(PAGE TEXT)
---

Re: [HACKERS] emergency outage requiring database restart - Mailing list pgsql-hackers

From Merlin Moncure
Subject Re: [HACKERS] emergency outage requiring database restart
Date
Msg-id CAHyXU0w43BkN9R3FTSatRwGR0Qjjuy8m909yGtKtnUncrxq98Q@mail.gmail.com
Whole thread Raw
In response to Re: [HACKERS] emergency outage requiring database restart  (Peter Eisentraut <peter.eisentraut@2ndquadrant.com>)
List pgsql-hackers
On Tue, Jan 3, 2017 at 1:05 PM, Peter Eisentraut
<peter.eisentraut@2ndquadrant.com> wrote:
> On 11/7/16 5:31 PM, Merlin Moncure wrote:
>> Regardless, it seems like you might be on to something, and I'm
>> inclined to patch your change, test it, and roll it out to production.
>> If it helps or at least narrows the problem down, we ought to give it
>> consideration for inclusion (unless someone else can think of a good
>> reason not to do that, heh!).
>
> Any results yet?

---

(YOUR OBJECTIVE) Copy out the mailing list post on the emergency outage in full, word for word. Nothing in the listing matters here.

(EXERCISE DATA)
---

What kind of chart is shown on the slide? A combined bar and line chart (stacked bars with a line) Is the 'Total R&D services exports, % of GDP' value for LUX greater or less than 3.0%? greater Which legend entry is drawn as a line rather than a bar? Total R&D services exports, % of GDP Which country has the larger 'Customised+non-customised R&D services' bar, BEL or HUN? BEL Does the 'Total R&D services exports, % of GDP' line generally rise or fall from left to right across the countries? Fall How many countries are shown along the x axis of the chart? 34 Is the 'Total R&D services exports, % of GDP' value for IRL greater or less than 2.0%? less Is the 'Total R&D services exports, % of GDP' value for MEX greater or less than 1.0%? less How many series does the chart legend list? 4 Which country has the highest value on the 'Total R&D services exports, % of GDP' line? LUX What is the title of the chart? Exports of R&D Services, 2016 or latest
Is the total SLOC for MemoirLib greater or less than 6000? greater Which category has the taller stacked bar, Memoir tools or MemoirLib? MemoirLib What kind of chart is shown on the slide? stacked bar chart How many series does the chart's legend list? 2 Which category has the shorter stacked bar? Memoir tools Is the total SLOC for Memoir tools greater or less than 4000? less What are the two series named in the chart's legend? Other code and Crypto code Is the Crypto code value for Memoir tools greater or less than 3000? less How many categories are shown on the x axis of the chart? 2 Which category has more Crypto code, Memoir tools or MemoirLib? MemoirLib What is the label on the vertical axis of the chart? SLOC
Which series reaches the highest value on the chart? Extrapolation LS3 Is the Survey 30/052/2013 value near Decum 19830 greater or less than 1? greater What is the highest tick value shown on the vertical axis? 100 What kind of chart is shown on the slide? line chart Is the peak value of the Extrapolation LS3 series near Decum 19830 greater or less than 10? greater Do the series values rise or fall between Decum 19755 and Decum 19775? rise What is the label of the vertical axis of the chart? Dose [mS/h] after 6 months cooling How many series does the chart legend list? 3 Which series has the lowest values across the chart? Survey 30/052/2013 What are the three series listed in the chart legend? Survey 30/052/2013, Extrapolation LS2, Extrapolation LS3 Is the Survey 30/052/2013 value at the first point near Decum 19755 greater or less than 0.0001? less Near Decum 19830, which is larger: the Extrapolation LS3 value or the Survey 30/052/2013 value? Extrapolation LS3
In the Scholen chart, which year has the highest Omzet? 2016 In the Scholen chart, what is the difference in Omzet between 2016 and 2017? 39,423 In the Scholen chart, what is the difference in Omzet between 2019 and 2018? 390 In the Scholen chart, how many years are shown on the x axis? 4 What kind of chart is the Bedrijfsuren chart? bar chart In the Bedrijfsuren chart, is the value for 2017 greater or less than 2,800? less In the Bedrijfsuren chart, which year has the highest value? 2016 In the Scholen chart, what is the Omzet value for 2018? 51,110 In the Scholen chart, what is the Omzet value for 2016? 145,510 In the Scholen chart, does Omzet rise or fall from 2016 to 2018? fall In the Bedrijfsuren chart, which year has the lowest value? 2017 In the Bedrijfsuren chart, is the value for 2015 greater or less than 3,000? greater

---

(EXERCISE RESULT)
Re: [HACKERS] emergency outage requiring database restart - Mailing list pgsql-hackers

From Merlin Moncure
Subject Re: [HACKERS] emergency outage requiring database restart
Date
Msg-id CAHyXU0w43BkN9R3FTSatRwGR0Qjjuy8m909yGtKtnUncrxq98Q@mail.gmail.com
Whole thread Raw
In response to Re: [HACKERS] emergency outage requiring database restart  (Peter Eisentraut <peter.eisentraut@2ndquadrant.com>)
List pgsql-hackers
On Tue, Jan 3, 2017 at 1:05 PM, Peter Eisentraut
<peter.eisentraut@2ndquadrant.com> wrote:
> On 11/7/16 5:31 PM, Merlin Moncure wrote:
>> Regardless, it seems like you might be on to something, and I'm
>> inclined to patch your change, test it, and roll it out to production.
>> If it helps or at least narrows the problem down, we ought to give it
>> consideration for inclusion (unless someone else can think of a good
>> reason not to do that, heh!).
>
> Any results yet?